─── Data supplied ───

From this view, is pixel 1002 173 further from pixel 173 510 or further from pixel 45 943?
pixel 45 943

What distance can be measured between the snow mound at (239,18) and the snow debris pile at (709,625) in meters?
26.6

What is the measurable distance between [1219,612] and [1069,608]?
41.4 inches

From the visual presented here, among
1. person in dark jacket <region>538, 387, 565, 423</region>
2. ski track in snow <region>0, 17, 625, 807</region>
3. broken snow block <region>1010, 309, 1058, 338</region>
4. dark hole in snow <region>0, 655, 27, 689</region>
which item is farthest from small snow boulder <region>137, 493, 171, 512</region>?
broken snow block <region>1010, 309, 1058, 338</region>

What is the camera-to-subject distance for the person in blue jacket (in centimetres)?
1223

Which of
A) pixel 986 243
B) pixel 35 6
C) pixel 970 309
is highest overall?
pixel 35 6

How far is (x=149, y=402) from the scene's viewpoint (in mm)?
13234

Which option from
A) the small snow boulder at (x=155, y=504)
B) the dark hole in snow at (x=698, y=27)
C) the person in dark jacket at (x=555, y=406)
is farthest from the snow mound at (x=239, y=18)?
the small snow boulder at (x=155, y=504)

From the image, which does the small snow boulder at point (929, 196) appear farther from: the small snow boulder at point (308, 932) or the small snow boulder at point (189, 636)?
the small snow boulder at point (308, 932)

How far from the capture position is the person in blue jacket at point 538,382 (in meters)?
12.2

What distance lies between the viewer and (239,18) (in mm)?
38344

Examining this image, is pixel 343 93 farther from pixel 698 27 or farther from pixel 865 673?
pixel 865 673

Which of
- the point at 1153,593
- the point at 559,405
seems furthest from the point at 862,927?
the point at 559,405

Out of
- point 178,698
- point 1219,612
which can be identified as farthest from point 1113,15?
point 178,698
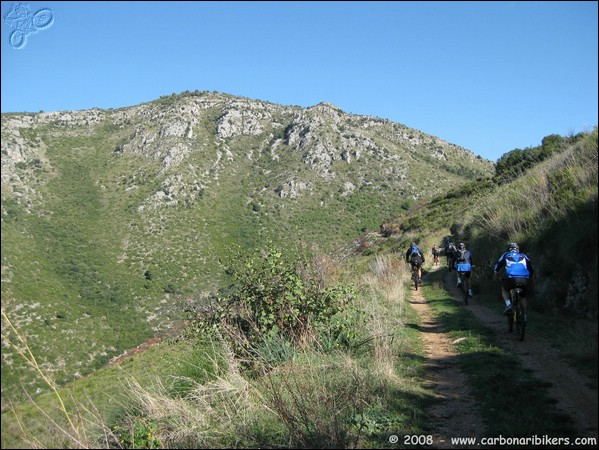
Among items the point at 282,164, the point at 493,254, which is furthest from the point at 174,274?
the point at 282,164

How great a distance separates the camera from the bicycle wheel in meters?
8.31

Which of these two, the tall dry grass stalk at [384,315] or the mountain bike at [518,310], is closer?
the tall dry grass stalk at [384,315]

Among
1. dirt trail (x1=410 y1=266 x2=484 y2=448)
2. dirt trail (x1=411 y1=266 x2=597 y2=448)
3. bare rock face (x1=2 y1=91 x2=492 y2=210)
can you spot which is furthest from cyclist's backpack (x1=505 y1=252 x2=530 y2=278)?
bare rock face (x1=2 y1=91 x2=492 y2=210)

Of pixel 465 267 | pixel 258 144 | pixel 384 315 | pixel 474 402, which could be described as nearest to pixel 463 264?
pixel 465 267

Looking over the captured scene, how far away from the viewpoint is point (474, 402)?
218 inches

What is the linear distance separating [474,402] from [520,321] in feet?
11.7

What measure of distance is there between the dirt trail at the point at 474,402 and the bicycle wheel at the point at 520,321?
14cm

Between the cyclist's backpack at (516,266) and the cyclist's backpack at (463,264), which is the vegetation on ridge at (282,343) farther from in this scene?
the cyclist's backpack at (463,264)

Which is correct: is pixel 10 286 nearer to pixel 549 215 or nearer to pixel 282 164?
pixel 549 215

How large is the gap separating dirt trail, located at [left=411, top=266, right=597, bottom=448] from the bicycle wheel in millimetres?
139

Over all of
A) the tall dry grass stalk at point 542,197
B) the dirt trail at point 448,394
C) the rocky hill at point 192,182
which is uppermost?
the rocky hill at point 192,182

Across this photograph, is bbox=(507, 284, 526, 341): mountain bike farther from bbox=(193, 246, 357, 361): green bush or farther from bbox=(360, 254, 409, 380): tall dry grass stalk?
bbox=(193, 246, 357, 361): green bush

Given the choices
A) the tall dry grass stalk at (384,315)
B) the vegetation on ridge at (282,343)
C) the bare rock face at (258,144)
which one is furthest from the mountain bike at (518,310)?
the bare rock face at (258,144)

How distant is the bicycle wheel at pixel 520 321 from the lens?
831cm
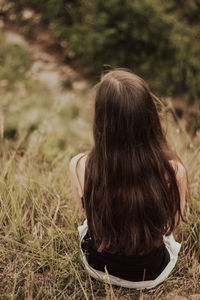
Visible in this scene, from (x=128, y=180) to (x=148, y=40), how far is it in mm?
3703

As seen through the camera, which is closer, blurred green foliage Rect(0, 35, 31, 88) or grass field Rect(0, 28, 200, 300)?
grass field Rect(0, 28, 200, 300)

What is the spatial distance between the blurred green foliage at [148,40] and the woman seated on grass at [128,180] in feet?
10.2

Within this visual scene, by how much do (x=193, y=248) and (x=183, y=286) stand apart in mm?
324

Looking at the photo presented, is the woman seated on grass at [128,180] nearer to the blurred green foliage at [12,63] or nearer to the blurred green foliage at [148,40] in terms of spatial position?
the blurred green foliage at [148,40]

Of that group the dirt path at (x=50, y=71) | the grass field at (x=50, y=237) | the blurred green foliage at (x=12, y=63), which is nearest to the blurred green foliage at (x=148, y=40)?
the dirt path at (x=50, y=71)

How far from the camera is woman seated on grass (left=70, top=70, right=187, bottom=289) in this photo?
1.23 metres

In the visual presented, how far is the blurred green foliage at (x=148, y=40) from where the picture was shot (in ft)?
14.2

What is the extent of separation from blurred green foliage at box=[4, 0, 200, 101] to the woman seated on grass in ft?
10.2

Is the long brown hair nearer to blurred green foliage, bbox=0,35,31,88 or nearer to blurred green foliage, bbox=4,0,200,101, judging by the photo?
blurred green foliage, bbox=4,0,200,101

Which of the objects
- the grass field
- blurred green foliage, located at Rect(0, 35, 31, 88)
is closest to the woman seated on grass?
the grass field

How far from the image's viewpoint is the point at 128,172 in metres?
1.31

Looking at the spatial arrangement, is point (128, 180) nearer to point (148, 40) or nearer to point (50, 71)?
point (148, 40)

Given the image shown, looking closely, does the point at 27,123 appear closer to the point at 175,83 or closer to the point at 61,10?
the point at 175,83

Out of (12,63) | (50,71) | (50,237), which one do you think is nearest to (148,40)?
(50,71)
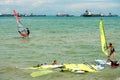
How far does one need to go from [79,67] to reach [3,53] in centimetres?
1022

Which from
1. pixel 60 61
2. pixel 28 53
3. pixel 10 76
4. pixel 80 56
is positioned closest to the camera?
pixel 10 76

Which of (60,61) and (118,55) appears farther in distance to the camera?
(118,55)

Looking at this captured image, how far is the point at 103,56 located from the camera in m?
26.4

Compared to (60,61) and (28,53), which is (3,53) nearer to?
(28,53)

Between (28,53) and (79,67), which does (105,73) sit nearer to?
(79,67)

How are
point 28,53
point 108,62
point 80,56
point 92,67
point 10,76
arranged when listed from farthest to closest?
1. point 28,53
2. point 80,56
3. point 108,62
4. point 92,67
5. point 10,76

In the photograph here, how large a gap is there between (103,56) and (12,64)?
744 centimetres

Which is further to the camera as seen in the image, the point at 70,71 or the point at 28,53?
the point at 28,53

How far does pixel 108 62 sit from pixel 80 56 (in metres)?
4.89

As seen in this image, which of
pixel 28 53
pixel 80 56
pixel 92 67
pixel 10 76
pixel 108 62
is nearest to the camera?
pixel 10 76

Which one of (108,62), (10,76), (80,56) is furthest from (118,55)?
(10,76)

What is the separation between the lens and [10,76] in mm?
18891

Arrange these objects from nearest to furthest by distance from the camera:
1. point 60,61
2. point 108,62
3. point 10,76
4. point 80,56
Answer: point 10,76 < point 108,62 < point 60,61 < point 80,56

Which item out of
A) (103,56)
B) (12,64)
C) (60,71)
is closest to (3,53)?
(12,64)
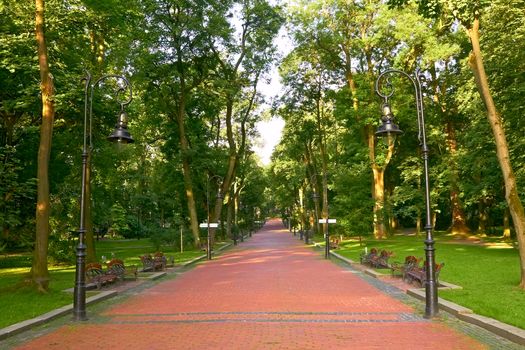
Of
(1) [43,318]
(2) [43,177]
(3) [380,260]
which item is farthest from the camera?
(3) [380,260]

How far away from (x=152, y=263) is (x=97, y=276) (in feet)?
18.4

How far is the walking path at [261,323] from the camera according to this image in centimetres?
770

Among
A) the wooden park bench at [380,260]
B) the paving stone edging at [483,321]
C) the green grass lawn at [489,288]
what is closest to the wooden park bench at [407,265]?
the green grass lawn at [489,288]

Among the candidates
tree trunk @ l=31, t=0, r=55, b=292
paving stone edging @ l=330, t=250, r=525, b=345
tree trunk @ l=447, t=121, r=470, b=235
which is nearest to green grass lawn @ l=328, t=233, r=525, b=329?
paving stone edging @ l=330, t=250, r=525, b=345

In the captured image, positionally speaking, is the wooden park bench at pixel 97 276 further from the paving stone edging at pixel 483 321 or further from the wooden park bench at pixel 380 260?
the wooden park bench at pixel 380 260

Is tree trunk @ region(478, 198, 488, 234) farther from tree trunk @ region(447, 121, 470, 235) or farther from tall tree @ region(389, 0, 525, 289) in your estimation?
tall tree @ region(389, 0, 525, 289)

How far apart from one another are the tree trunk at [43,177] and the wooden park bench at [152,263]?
6.35 m

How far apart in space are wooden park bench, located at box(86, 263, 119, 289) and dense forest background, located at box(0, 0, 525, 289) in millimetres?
1517

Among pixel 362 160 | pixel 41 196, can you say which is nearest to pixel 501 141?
pixel 41 196

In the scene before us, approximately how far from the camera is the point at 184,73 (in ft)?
112

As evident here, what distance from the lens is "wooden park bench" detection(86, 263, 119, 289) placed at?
14.5 metres

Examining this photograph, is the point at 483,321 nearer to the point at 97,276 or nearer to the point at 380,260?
the point at 97,276

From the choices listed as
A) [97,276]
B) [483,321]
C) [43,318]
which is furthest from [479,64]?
[97,276]

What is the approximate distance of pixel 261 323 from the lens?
921 cm
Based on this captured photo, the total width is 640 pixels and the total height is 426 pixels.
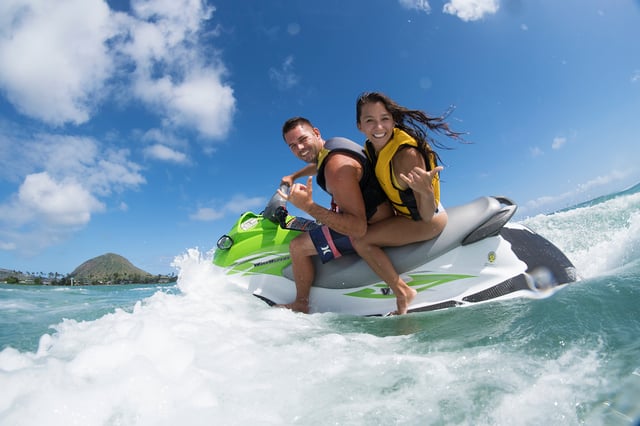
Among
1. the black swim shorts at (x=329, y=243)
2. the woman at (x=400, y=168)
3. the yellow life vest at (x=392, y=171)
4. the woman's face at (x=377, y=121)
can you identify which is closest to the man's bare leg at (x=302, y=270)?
the black swim shorts at (x=329, y=243)

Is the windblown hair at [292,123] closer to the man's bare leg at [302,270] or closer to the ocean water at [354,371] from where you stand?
the man's bare leg at [302,270]

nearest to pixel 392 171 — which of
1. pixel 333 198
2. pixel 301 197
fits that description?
pixel 333 198

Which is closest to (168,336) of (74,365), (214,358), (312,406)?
(214,358)

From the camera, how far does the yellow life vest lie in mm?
2566

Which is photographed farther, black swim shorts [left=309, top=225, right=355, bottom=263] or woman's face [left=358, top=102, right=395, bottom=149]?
black swim shorts [left=309, top=225, right=355, bottom=263]

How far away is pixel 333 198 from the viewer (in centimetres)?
289

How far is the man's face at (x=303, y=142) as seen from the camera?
122 inches

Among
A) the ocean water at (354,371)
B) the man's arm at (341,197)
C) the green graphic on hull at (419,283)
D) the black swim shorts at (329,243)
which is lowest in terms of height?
the ocean water at (354,371)

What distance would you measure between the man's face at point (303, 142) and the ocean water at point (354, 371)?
4.98 feet

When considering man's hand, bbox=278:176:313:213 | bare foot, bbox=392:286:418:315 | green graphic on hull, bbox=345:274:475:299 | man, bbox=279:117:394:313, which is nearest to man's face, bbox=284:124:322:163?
man, bbox=279:117:394:313

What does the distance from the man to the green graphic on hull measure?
1.42ft

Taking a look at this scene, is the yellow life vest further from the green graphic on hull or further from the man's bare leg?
the man's bare leg

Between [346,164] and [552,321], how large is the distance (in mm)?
1618

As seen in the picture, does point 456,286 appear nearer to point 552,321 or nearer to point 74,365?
point 552,321
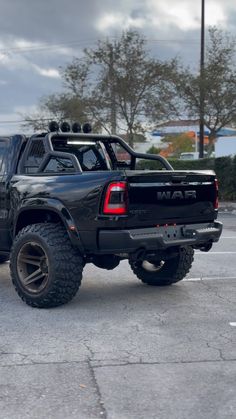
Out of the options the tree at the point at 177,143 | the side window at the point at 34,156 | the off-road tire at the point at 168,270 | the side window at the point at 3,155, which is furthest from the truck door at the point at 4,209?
the tree at the point at 177,143

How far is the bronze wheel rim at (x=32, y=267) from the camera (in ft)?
20.5

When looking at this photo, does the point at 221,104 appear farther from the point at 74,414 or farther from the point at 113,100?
the point at 74,414

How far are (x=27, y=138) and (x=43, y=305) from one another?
2021 millimetres

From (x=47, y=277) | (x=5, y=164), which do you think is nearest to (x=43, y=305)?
(x=47, y=277)

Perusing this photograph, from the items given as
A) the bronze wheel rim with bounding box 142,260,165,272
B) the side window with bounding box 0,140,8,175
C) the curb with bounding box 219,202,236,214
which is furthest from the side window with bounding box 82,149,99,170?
the curb with bounding box 219,202,236,214

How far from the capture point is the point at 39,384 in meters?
4.09

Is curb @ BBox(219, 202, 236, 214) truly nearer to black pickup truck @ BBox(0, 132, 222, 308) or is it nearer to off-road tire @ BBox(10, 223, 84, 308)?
black pickup truck @ BBox(0, 132, 222, 308)

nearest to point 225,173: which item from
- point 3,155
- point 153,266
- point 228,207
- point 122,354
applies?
point 228,207

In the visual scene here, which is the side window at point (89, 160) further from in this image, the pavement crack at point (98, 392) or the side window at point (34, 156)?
the pavement crack at point (98, 392)

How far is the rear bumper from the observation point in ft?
18.8

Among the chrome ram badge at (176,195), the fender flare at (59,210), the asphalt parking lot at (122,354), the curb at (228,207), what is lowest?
the curb at (228,207)

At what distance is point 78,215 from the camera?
19.4 ft

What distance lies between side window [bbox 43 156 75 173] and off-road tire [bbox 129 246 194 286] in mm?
1447

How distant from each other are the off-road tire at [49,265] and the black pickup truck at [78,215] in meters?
0.01
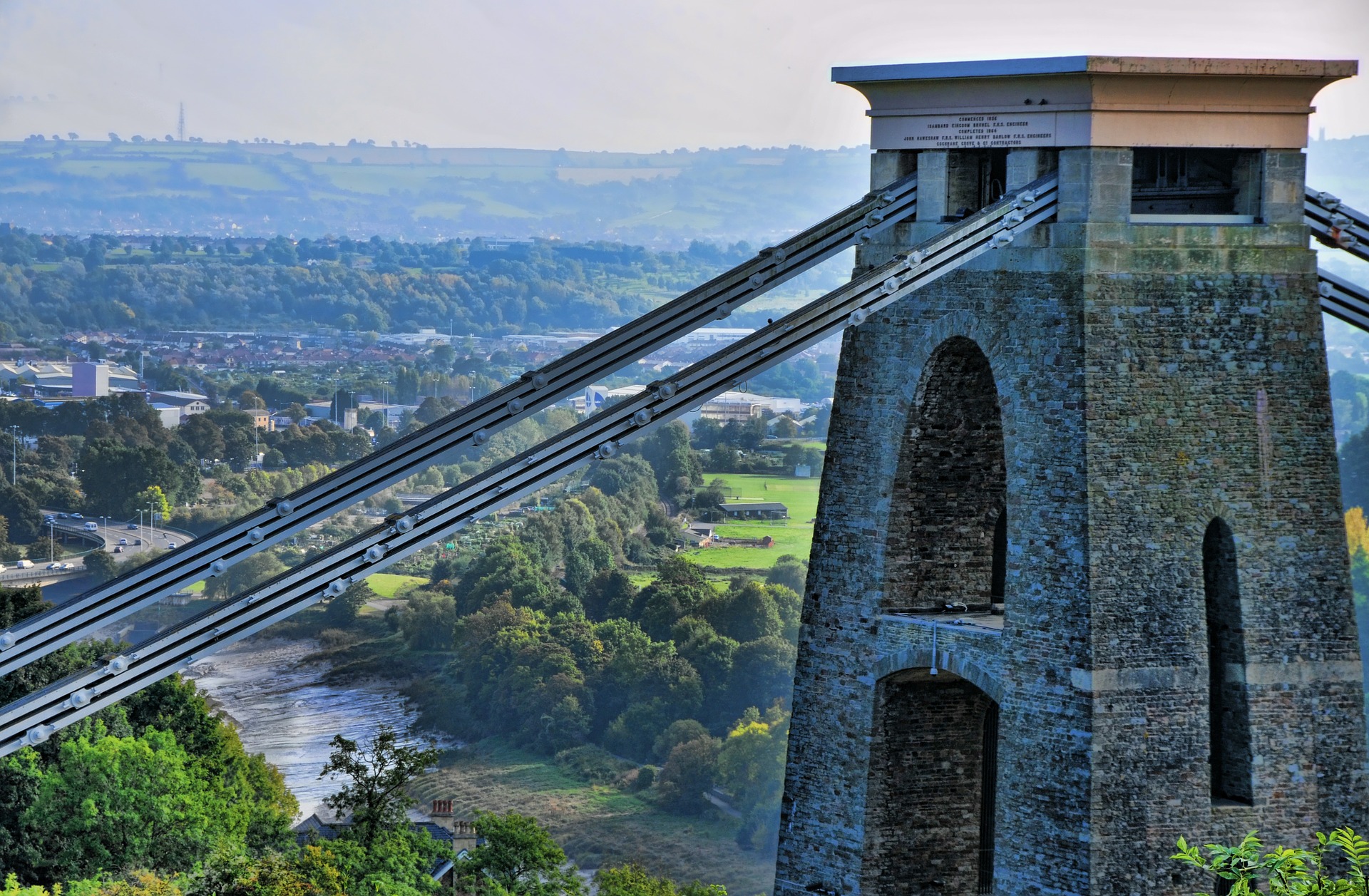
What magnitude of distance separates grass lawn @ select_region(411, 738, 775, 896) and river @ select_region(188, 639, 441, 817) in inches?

───

#### What to work on
Everything from the line containing "How far is the bronze" to the last line of the listing above must be reproduced exactly, with no pictures included.

#### Answer below
How far is the bronze wheel rim at (x=32, y=267) from the camera (in ft)?
20.5

When looking at this photo, does the point at 221,104 appear farther from the point at 74,414 or farther from the point at 113,100?
the point at 74,414

How far are (x=27, y=138) and (x=43, y=305) from one another?
2021 millimetres

From (x=47, y=277) | (x=5, y=164), which do you think is nearest to (x=43, y=305)?
(x=47, y=277)

Perusing this photograph, from the items given as
A) the bronze wheel rim with bounding box 142,260,165,272
B) the side window with bounding box 0,140,8,175
C) the curb with bounding box 219,202,236,214
which is furthest from the side window with bounding box 82,149,99,170?
the curb with bounding box 219,202,236,214

How far from the capture point is the point at 39,384 in meters?
4.09

Is curb @ BBox(219, 202, 236, 214) truly nearer to black pickup truck @ BBox(0, 132, 222, 308) or is it nearer to off-road tire @ BBox(10, 223, 84, 308)?
black pickup truck @ BBox(0, 132, 222, 308)

nearest to point 225,173: which item from
- point 3,155
- point 153,266
- point 228,207
- point 122,354
applies?
point 228,207

In the visual scene here, which is the side window at point (89, 160) further from in this image, the pavement crack at point (98, 392) or the side window at point (34, 156)?
the pavement crack at point (98, 392)

How far is the rear bumper from the observation point in ft?
18.8

Among the chrome ram badge at (176,195), the fender flare at (59,210), the asphalt parking lot at (122,354), the curb at (228,207), what is lowest?
the curb at (228,207)

At what distance is point 78,215 from the camera?
19.4 ft

What distance lies between side window [bbox 43 156 75 173] and off-road tire [bbox 129 246 194 286] in mm?
1447

How distant from each other are the off-road tire at [49,265] and the black pickup truck at [78,215] in meters?
0.01
What magnitude of distance separates grass lawn @ select_region(411, 738, 775, 896) and river @ select_region(188, 639, 441, 817) in inches?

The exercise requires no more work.